You would think that the stores would be set up more in a geographical setting. I mean, moose? Elk? Really? The store may not be huge but you would think it would be more geared towards local type stuff.


----------



## Deazl666 (Mar 30, 2012)

I blinked and missed the fishing department.


----------



## Bleeding Minnow (Feb 22, 2012)

didnt see the aquarium. wonder if this store will have one?


----------



## Boostedawdfun (Sep 15, 2012)

It said on the news that they do have an aquarium. I was looking for it as well and didn't see one.


----------



## shwookie (Jun 15, 2007)

But guys it has a cafe so don't worry....


----------



## bigticket (Jun 24, 2009)

Seriously, could the camera person spend any LESS time in the fishing section? They focus more on toy tractors and lawn equipment. Oh well, it still looked promising from what little you could see.


----------



## imalt (Apr 17, 2008)

I was planning on coming up for the grand opening from cincinnati. After that video I think I will wait and see what everyone has to say about it once they go. I could do without the huge toy selection and all the stuffed animals. Nice camera work by channel 10 also.


----------



## Angler ss (May 15, 2008)

Problems to work on:
(A) In the forum thread, condense the paragraph that begins "I was planning on coming up" into a short bulleted list that keeps its main facts.
(B) Copy the forum thread word for word from "## imalt (Apr" to "(May 15, 2008)".

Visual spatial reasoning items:
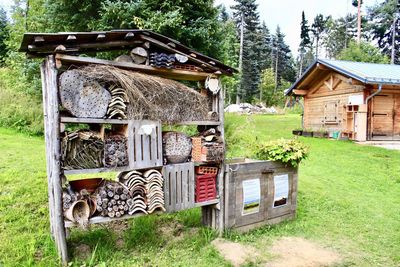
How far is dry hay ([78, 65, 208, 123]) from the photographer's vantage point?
128 inches

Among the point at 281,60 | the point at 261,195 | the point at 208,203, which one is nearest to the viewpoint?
the point at 208,203

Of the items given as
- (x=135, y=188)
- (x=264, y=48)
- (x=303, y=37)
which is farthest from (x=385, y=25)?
(x=135, y=188)

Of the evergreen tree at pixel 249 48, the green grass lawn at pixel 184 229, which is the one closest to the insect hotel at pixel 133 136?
the green grass lawn at pixel 184 229

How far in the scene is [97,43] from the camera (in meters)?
3.34

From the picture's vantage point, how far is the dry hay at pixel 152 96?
3.25 meters

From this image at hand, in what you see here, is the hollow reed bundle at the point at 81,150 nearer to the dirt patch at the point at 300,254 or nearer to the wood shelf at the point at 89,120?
the wood shelf at the point at 89,120

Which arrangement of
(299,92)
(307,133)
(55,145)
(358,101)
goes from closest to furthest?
1. (55,145)
2. (358,101)
3. (307,133)
4. (299,92)

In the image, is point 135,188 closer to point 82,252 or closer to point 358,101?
point 82,252

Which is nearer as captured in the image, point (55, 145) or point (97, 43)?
point (55, 145)

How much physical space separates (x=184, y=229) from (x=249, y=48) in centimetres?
3247

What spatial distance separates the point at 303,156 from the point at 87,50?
11.0ft

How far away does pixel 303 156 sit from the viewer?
15.5ft

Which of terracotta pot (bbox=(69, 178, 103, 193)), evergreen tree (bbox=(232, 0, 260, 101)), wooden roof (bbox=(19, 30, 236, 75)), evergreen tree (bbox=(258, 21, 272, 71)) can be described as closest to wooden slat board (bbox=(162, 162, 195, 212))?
terracotta pot (bbox=(69, 178, 103, 193))

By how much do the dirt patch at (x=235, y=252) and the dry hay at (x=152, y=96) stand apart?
5.34 ft
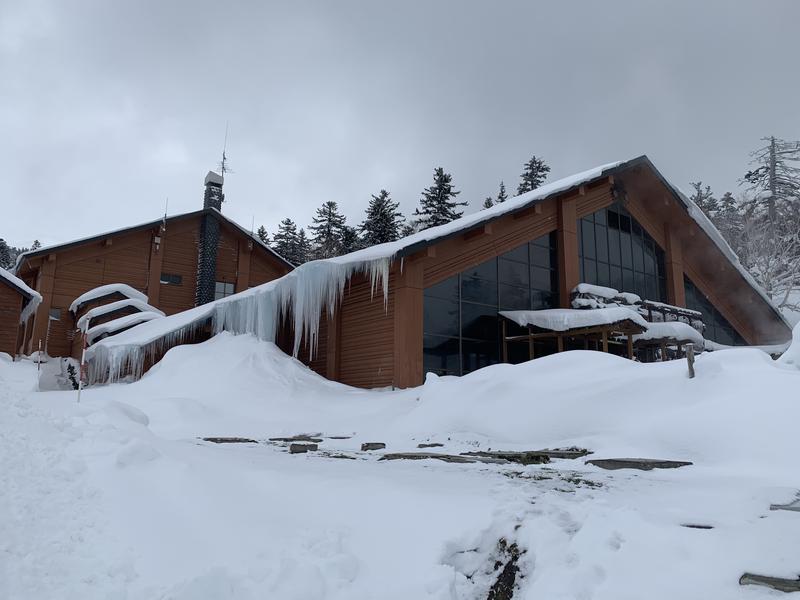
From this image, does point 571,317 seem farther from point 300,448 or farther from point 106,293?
point 106,293

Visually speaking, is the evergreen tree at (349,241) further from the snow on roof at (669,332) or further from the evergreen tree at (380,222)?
the snow on roof at (669,332)

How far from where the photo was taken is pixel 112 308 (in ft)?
61.9

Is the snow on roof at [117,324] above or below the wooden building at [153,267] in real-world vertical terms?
below

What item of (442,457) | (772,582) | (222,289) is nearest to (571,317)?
(442,457)

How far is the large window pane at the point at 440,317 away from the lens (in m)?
12.5

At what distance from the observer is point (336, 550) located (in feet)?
10.1

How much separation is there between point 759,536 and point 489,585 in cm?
135

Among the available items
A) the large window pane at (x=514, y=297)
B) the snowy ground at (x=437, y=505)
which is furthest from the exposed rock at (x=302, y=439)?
the large window pane at (x=514, y=297)

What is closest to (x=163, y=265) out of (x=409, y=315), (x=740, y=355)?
(x=409, y=315)

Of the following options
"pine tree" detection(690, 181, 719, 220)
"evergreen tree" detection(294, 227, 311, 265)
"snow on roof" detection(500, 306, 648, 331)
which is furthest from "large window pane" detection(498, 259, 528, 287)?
"pine tree" detection(690, 181, 719, 220)

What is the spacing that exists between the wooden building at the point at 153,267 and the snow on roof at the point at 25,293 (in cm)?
39

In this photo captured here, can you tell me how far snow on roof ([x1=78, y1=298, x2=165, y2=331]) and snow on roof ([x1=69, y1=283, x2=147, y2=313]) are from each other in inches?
15.2

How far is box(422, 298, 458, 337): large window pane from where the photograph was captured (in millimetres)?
12531

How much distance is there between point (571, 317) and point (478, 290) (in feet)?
7.19
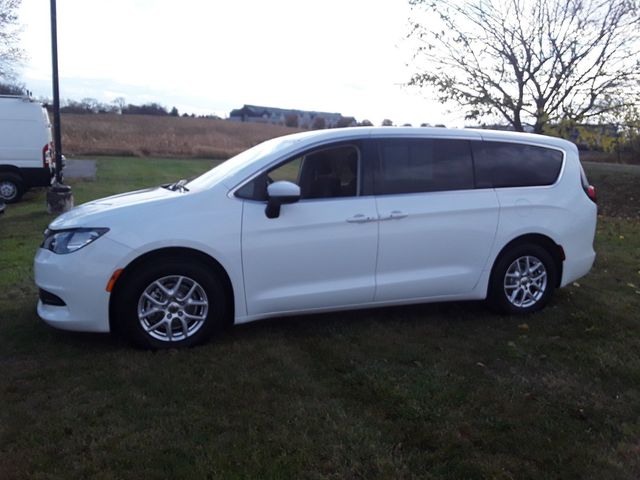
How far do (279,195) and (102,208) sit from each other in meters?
1.39

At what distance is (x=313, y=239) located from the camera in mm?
5070

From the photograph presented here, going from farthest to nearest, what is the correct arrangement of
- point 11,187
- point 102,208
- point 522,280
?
1. point 11,187
2. point 522,280
3. point 102,208

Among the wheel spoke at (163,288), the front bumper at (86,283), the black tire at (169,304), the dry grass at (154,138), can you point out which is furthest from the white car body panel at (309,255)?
the dry grass at (154,138)

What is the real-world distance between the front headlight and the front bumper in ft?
0.16

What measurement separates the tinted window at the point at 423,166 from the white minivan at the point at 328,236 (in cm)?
1

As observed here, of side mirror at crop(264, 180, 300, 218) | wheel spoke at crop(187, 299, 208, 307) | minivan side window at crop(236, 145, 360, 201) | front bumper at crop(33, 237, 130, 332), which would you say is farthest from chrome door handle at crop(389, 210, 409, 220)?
front bumper at crop(33, 237, 130, 332)

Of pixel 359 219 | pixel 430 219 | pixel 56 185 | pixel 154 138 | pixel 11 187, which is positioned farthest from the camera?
pixel 154 138

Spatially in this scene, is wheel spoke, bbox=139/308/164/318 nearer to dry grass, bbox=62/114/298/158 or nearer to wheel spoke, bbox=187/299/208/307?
wheel spoke, bbox=187/299/208/307

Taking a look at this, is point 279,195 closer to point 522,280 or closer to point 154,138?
point 522,280

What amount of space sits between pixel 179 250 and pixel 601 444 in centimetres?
303

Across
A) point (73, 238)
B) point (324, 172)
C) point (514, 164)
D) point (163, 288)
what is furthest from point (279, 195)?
point (514, 164)

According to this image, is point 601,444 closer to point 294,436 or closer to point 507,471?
point 507,471

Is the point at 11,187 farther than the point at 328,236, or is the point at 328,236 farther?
the point at 11,187

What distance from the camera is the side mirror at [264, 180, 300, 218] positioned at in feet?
16.0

Results in order:
(A)
- Planned to come up from Cincinnati for the grand opening
- After the video, will wait to hear what others say once they go
- Could do without the huge toy selection and the stuffed animals
- Calls channel 10's camera work nice

(B)
## imalt (Apr 17, 2008)

I was planning on coming up for the grand opening from cincinnati. After that video I think I will wait and see what everyone has to say about it once they go. I could do without the huge toy selection and all the stuffed animals. Nice camera work by channel 10 also.


----------



## Angler ss (May 15, 2008)